-- STATED EXERCISE 1 --
In the email about Starlink and jamming below, list every phrase that appears inside parentheses.

-- EXCERPTED TEXT --
# # #
On Sun, Oct 16, 2022 at 1:31 PM Steve Stroh via Starlink <starlink@lists.bufferbloat.net> wrote:
On the battlefield, high power continuous jamming such as you describe tends not to last very long. There are special missiles (HARM - High speed AntiRadiation Missile) to remedy that situation. They home in on a jamming transmitter like a beacon.
this is called "ballistic anti-jam" :-)))) 

One of the stellar attributes about Starlink is that it’s using phased array antennas on both user terminals and satellites, proving a “tight beam”. I’m speculating, but my guess is that clever programming is configuring the satellite beams to be contoured to ignore contested areas where jamming is being attempted. An additional speculation is that Starlink is programming both the satellites and user terminals to continuously authenticate each other’s transmission, allowing them to ignore spoofing attempts.

Not to mention that the directional nature of the beams allows for a positional reality check. If a terminal is attempted to be used by the enemy and the terminal’s internal GPS is spoofed to say it’s well within Ukraine (good guy territory) rather than its real location outside Ukraine (bad guy territory), the satellite can discern that a terminal really isn’t where it’s reporting it is, and that terminal gets (permanently?) deauthorized.
# # #
-- DATA FOR THIS TASK --
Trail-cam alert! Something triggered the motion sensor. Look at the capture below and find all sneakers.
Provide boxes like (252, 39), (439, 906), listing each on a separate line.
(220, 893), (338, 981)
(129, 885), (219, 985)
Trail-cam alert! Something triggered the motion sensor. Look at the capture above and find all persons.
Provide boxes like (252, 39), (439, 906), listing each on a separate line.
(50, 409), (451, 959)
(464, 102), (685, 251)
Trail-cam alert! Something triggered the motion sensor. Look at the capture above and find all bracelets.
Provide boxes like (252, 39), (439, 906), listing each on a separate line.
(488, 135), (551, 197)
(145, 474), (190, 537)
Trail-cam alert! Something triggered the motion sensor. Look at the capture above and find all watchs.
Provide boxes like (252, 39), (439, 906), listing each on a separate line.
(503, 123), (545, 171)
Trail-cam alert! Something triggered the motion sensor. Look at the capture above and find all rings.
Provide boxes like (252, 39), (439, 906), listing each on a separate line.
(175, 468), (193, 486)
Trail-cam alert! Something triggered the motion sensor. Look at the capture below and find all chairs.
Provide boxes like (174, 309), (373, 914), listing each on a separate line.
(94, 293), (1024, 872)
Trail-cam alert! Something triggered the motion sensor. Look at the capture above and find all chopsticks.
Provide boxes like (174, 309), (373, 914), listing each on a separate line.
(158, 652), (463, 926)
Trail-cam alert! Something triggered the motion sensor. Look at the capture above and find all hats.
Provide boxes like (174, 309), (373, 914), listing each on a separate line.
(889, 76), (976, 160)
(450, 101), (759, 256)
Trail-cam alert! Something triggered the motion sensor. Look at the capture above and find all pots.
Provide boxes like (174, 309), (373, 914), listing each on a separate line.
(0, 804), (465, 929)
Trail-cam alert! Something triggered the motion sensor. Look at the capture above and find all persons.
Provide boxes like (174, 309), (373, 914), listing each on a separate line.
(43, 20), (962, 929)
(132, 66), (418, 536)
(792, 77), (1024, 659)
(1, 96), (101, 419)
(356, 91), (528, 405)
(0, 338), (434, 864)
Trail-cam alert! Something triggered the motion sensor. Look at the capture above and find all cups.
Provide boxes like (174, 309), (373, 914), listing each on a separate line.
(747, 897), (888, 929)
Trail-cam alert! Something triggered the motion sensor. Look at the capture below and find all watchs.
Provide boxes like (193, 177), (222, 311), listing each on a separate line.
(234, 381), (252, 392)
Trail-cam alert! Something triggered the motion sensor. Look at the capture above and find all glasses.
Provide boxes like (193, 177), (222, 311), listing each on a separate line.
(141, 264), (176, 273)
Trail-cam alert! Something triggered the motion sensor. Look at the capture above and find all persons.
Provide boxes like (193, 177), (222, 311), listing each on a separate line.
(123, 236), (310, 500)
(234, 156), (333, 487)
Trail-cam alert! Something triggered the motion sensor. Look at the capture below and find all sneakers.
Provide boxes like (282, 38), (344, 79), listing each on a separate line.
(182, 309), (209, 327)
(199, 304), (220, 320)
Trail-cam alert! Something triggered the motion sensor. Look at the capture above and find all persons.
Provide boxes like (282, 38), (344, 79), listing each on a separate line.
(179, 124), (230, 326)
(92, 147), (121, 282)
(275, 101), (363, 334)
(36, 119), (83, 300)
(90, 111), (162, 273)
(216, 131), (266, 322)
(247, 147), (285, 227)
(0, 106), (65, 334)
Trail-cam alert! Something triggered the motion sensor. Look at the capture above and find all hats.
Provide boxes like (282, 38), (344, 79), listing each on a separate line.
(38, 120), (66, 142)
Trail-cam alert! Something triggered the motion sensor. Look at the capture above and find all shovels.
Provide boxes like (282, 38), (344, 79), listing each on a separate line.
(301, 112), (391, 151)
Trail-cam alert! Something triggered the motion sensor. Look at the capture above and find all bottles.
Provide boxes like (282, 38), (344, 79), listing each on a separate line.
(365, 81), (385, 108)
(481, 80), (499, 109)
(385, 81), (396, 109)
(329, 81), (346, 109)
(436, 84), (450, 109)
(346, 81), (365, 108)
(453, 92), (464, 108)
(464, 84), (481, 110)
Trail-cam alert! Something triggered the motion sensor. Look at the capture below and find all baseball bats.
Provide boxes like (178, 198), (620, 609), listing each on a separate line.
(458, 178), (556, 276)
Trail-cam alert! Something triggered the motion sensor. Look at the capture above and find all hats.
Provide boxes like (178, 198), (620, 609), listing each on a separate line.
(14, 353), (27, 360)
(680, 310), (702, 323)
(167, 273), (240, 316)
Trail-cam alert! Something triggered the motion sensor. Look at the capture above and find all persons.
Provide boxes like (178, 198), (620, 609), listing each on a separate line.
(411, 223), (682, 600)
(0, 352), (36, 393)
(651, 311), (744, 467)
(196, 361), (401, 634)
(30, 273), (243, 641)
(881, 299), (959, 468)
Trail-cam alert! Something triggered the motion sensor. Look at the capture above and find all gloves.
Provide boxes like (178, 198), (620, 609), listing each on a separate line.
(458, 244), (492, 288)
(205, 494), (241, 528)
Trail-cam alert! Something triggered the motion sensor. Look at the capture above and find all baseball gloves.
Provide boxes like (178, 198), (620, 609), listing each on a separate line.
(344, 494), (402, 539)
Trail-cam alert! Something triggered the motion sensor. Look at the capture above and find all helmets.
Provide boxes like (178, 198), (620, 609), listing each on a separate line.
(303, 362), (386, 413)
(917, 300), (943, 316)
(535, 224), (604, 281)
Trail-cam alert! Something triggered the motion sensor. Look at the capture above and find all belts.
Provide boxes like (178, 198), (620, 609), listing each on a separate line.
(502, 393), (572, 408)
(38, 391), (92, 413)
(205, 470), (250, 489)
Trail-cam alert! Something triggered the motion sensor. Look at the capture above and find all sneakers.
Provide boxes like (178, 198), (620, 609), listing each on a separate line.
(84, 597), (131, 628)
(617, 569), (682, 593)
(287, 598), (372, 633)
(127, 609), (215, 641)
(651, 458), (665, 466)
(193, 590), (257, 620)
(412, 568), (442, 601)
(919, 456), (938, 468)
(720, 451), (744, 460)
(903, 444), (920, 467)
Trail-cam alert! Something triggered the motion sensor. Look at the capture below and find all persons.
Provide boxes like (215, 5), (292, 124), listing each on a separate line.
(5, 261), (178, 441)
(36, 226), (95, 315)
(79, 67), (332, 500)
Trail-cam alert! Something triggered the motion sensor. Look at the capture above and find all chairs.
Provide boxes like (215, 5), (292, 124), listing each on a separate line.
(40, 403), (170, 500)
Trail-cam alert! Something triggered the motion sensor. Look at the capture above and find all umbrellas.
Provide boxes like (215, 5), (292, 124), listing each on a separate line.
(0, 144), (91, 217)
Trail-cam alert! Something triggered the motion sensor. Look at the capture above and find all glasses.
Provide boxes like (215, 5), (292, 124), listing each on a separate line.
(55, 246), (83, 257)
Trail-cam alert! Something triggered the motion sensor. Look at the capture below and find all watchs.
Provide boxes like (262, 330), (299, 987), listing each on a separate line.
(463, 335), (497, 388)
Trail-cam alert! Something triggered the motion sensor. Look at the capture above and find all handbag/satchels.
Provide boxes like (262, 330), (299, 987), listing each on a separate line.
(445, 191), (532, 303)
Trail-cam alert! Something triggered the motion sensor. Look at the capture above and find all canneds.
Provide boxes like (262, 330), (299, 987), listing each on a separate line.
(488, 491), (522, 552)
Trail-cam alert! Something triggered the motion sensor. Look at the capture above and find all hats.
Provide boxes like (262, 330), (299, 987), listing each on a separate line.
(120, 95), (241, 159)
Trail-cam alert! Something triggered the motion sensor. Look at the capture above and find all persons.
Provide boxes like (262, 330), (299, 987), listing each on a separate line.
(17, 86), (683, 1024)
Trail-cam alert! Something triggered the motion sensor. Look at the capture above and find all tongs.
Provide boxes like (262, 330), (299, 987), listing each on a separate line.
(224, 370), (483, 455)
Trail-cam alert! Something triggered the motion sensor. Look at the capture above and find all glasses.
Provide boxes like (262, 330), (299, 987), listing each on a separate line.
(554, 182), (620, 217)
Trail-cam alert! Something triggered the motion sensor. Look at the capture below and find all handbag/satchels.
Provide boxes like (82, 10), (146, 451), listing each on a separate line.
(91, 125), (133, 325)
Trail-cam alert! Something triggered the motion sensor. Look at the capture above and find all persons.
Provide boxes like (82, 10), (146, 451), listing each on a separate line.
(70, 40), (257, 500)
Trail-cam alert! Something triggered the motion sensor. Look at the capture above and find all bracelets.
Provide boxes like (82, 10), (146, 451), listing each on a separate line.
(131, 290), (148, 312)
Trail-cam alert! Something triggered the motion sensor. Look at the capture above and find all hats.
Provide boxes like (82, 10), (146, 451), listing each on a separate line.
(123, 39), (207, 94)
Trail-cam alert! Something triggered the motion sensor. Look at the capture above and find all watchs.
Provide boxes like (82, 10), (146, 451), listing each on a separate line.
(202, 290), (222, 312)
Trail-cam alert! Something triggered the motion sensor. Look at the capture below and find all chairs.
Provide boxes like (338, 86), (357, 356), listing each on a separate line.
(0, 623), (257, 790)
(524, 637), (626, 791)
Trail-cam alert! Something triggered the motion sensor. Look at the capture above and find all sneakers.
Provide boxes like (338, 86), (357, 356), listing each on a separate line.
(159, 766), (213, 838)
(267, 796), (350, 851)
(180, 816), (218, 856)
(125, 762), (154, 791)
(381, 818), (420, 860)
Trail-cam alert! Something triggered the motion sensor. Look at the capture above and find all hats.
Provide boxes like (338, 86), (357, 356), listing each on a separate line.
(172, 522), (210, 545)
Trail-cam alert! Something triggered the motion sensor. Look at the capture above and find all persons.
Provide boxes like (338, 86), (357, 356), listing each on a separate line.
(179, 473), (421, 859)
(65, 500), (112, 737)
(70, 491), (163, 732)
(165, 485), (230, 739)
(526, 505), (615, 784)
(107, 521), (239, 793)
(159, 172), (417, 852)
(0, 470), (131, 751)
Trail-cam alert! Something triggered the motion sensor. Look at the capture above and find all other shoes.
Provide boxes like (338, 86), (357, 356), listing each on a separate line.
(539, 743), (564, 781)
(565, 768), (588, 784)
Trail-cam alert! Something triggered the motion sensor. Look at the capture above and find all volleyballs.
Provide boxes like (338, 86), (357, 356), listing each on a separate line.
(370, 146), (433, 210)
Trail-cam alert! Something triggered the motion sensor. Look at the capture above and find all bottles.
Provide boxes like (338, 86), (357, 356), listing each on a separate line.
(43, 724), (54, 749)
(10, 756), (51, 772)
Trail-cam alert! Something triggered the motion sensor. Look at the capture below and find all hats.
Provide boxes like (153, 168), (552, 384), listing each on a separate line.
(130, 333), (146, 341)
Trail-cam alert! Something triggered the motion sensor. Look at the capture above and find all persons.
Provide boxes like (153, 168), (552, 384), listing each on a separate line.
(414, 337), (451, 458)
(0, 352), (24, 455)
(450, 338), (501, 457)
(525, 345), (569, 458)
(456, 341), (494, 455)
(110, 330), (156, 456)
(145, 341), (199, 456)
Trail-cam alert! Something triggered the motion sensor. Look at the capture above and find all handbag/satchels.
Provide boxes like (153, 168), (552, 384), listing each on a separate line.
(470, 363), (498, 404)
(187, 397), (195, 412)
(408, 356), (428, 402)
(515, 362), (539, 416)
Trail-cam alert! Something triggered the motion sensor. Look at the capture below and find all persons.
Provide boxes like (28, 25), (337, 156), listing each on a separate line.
# # #
-- STATED EXERCISE 2 --
Quote the entries word for word, beginning at their first line and stopping after the line that contains "(503, 123), (545, 171)".

-- OUTPUT 1 --
HARM - High speed AntiRadiation Missile
good guy territory
bad guy territory
permanently?

-- OUTPUT 2 --
Trail-cam alert! Something triggered the motion sensor. Look at the capture below and find all sneakers.
Provide boxes like (252, 39), (439, 906), listing each on a separate line.
(220, 893), (338, 981)
(129, 885), (219, 985)
Trail-cam alert! Something triggered the motion sensor. Look at the capture above and find all persons.
Provide boxes like (252, 39), (439, 906), listing each on a separate line.
(50, 409), (451, 959)
(464, 102), (685, 251)
Trail-cam alert! Something triggered the motion sensor. Look at the capture above and find all bracelets.
Provide boxes like (252, 39), (439, 906), listing each on a separate line.
(488, 135), (551, 197)
(145, 474), (190, 537)
Trail-cam alert! Something triggered the motion sensor. Look at the capture above and find all watchs.
Provide boxes like (252, 39), (439, 906), listing each on a separate line.
(503, 123), (545, 171)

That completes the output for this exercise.